Production took a few months of nights and week ends. We shot in the bomb shelter and at various locations around Bucks County, Pennsylvania. We found a burnt out high school and an old brick factory for the outside shots. We got kicked off a couple of locations by the police (no permits for this crew).

The radiation suit was a spray-painted Tyvek suit. I wish I had spent more time on the head piece, but it worked and gave a certain feel. The doll was very creepy and I found it in my attic. The throw-up was mostly oatmeal. The fake blood was corn syrup and food dye.

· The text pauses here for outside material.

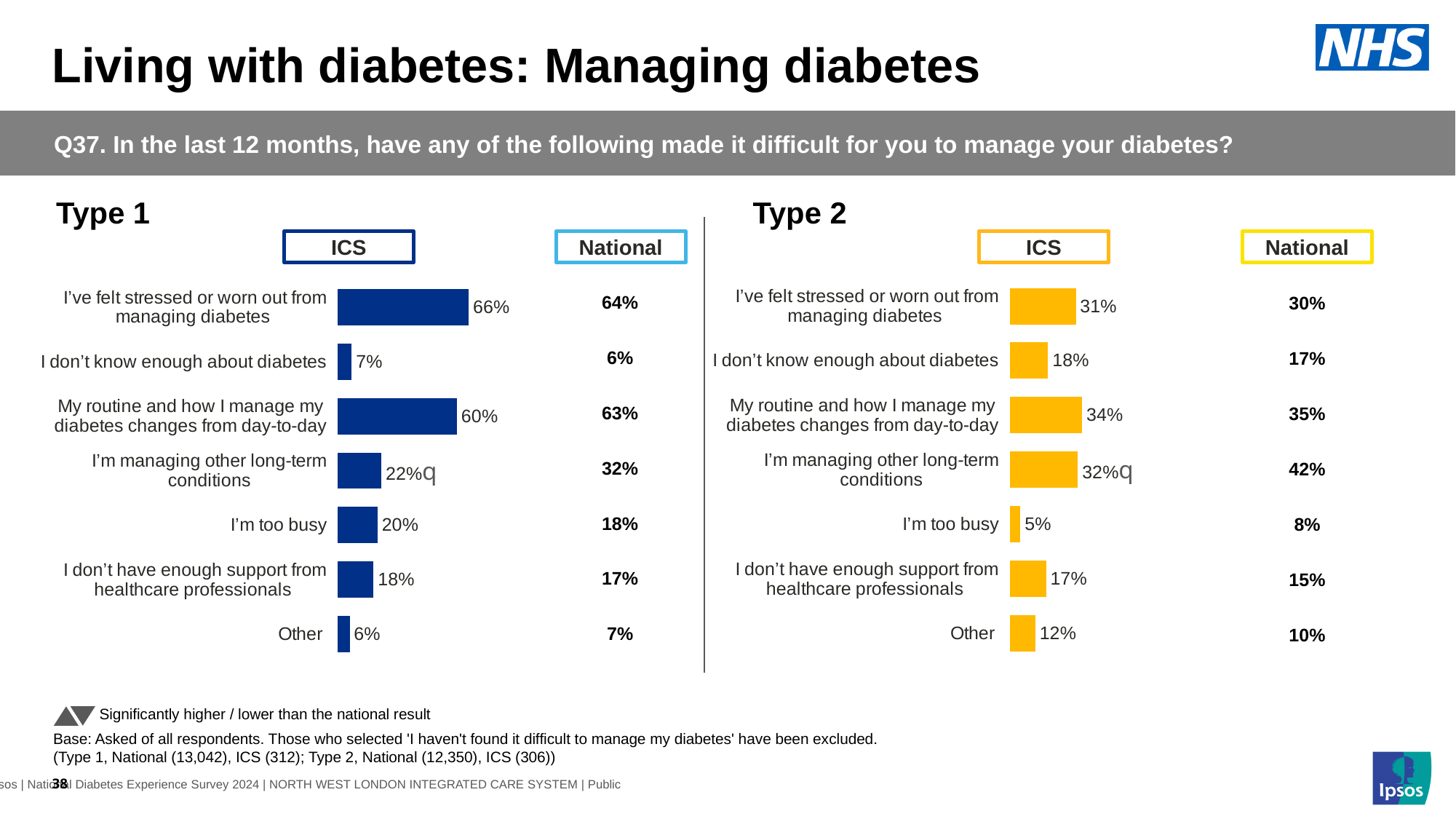
In the Type 1 chart, what is the difference between the ICS and National values for 'I'm managing other long-term conditions'? 10 percentage points How many categories are shown in the Type 1 chart? 7 What colour are the bars in the Type 2 chart? Yellow In the Type 2 chart, which is larger: the ICS value for 'My routine and how I manage my diabetes changes from day-to-day' or the ICS value for 'I've felt stressed or worn out from managing diabetes'? My routine and how I manage my diabetes changes from day-to-day In the Type 1 chart, is the ICS value for 'I'm too busy' larger or smaller than the ICS value for 'I don't have enough support from healthcare professionals'? larger In the Type 2 chart, what is the ICS value for 'I'm managing other long-term conditions'? 32% In the Type 1 chart, what is the ICS value for 'I've felt stressed or worn out from managing diabetes'? 66% In the Type 2 chart, what is the National value for 'I'm too busy'? 8% In the Type 2 chart, what is the difference between the ICS and National values for 'I'm managing other long-term conditions'? 10 percentage points In the Type 1 chart, which category has the highest ICS value? I've felt stressed or worn out from managing diabetes What type of chart is used for the Type 2 ICS results? Bar chart In the Type 2 chart, which category has the lowest ICS value? I'm too busy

We were very careful shooting the film as far as lighting went and composition. We wanted to do it right. We used Kodak Vision2 film stock 500 speed. It was very versatile and allowed us to shoot in relatively low light situations. We spent about $2000 dollars on film stock. and Another $2000 on color correction, development and transfer to video. I edited it on a DPS velocity pc nle system. It was great to work in film, because we had to really plan everything out and know what we were doing because we didn't see the final outcome for weeks.

Emma Rosenthal was a pleasure to work with. I worked with her mom on various productions. She was very patient and well-mannered. My father, Mark Rublee, was a great resource for advice and some of the camera work. He has been in film and video production for the last 30 years and attended NYU Film School."

Written in March 2008 by Nathan Decker.